*Problem to work on*.
Continue the methods text on SFPQ oxidation and FUS droplet fusion from the point where it ends.

Oxidation of SFPQ was detected by change in mobility in SDS–PAGE without reducing agents. Untagged SFPQ (10 µM) in buffer (20 mM HEPES (pH 7.25) and 150 mM KCl) was incubated with H2O2 at room temperature for 30 min before subjecting to SDS–PAGE. For condensation assays of individual proteins with H2O2, SFPQ–GFP and FUS–GFP condensates were induced in buffer (20 mM HEPES (pH 7.25) and 75 mM KCl). Assays for dissolution and revival of FUS–SNAP condensates were performed in buffer (20 mM HEPES (pH 7.25) and 150 mM KCl). FUS–SNAP was labeled with SNAP-Surface Alexa Fluor 546 (New England Biolabs), and protein mixtures were oxidized with H2O2 at room temperature for 1 h before image acquisition. Proteins were imaged similar to the FUS–GFP condensates described above.

Controlled droplet fusion using optical tweezers

Liquidity of FUS protein condensates was assessed by controlled fusion experiments using dual-trap optical tweezers, as detailed previously12,37. In short, for each independent fusion event, two FUS protein droplets in the presence of 300 µM lipoamide or an equivalent amount of DMSO (0.3%) as the control were trapped in each optical trap and brought into contact to initiate droplet coalescence. Fusion relaxation times were accurately recorded as changes to the laser signal as condensate material flowed into the space between the two optical traps during coalescence. The laser signal was recorded at 1 kHz, smoothed at 100 Hz and used to extract the characteristic relaxation time. After fusion was complete (as indicated by a stable laser signal), the fused droplet was discarded, and two new droplets were captured for quantifying an independent fusion event.

*Information provided*.

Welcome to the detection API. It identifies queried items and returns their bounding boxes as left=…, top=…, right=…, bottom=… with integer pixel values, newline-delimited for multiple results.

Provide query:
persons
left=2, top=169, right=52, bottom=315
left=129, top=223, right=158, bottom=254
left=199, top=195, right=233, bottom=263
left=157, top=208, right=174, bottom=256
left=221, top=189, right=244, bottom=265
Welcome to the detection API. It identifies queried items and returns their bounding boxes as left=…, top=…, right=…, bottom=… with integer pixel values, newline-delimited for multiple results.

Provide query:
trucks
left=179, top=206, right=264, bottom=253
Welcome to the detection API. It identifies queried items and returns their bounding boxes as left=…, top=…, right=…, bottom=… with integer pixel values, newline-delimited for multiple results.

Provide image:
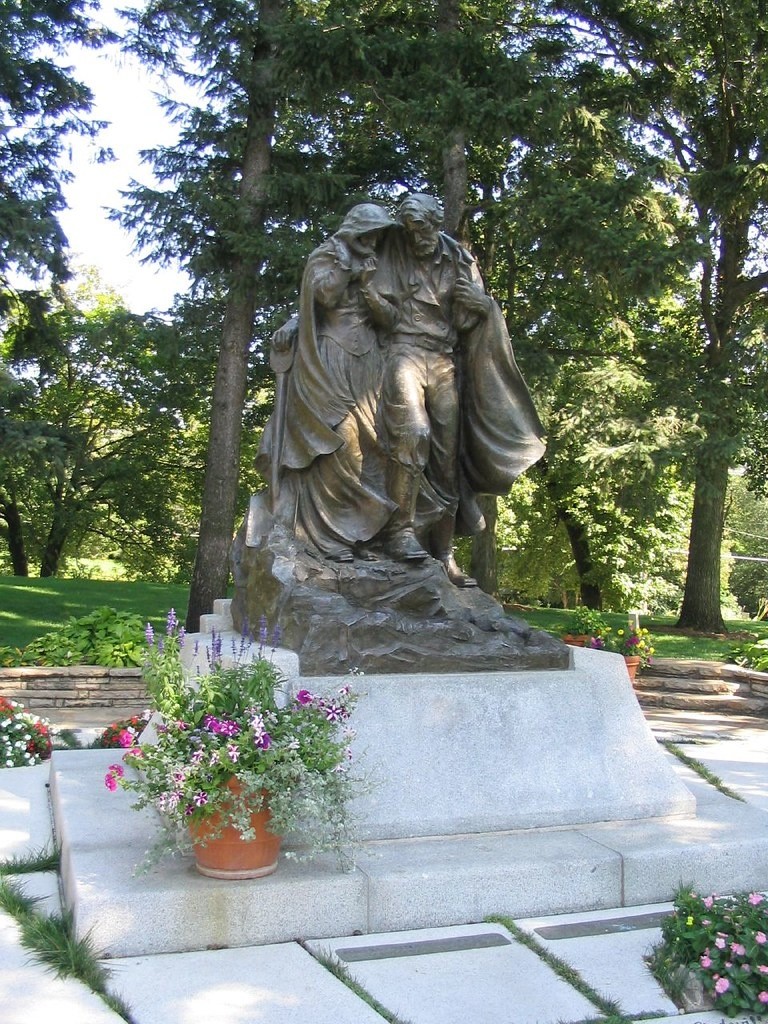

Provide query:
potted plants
left=560, top=605, right=606, bottom=648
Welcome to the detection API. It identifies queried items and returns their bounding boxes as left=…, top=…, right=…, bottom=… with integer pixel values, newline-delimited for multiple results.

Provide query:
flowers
left=90, top=708, right=158, bottom=749
left=648, top=874, right=768, bottom=1019
left=0, top=695, right=53, bottom=768
left=585, top=605, right=655, bottom=669
left=97, top=607, right=360, bottom=880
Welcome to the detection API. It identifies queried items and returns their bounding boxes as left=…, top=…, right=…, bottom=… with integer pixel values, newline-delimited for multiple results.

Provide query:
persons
left=253, top=193, right=549, bottom=586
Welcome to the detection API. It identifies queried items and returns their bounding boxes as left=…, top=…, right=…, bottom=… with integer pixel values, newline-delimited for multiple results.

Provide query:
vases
left=624, top=656, right=640, bottom=687
left=192, top=774, right=282, bottom=879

*Written reply*.
Ex vivo DNA cut assays

UV microirradiation was performed as previously described12,44. Briefly, iPS cells expressing WT FUS–GFP were stressed by the addition of 1 mM arsenate for 1 h and treated with lipoamide or an equal volume of DMSO for 1 h. A single point in the nucleus was subject to three UV pulses as described for FRAP but at 10% laser power. GFP fluorescence was imaged at 1 Hz, and the intensity of the response was analyzed on Fiji. iPS cell MNs expressing FUS-P525L–GFP were pretreated with 20 µM lipoamide for 24 h before laser irradiation. The UV laser cutter setup used a 355-nm UV-A laser with a pulse length of <350 ps. A Zeiss α Plan-Fluar ×100/1.45-NA oil immersion objective was used, and 12 laser shots in 0.5-µm steps were administered over a 12-µm linear cut.

Nuclear magnetic resonance for FUS–lipoamide interaction

Untagged FUS low-complexity domain (residues 1 to 163) was expressed, purified and analyzed using 1H-15N heteronuclear single quantum coherence NMR and sample conditions as previously described82 in the presence of 500 μM lipoamide or equivalent DMSO solvent control (1%).

[15N]-Labeled lipoamide nuclear magnetic resonance

[15N]-Racemic (±) and (R)-(+)-lipoamide were synthesized from racemic and (R)-(+)-lipoic acid, respectively, by activating the carboxylic acid using N-hydroxysuccinimide and 1-ethyl-3-(3-dimethylaminopropyl) carbodiimide hydrochloride. The NHS derivative was reacted with 15NH4Cl to incorporate the [15N] labeling. Full details of the synthesis and subsequent biophysical validation are included in Supplementary Note 1.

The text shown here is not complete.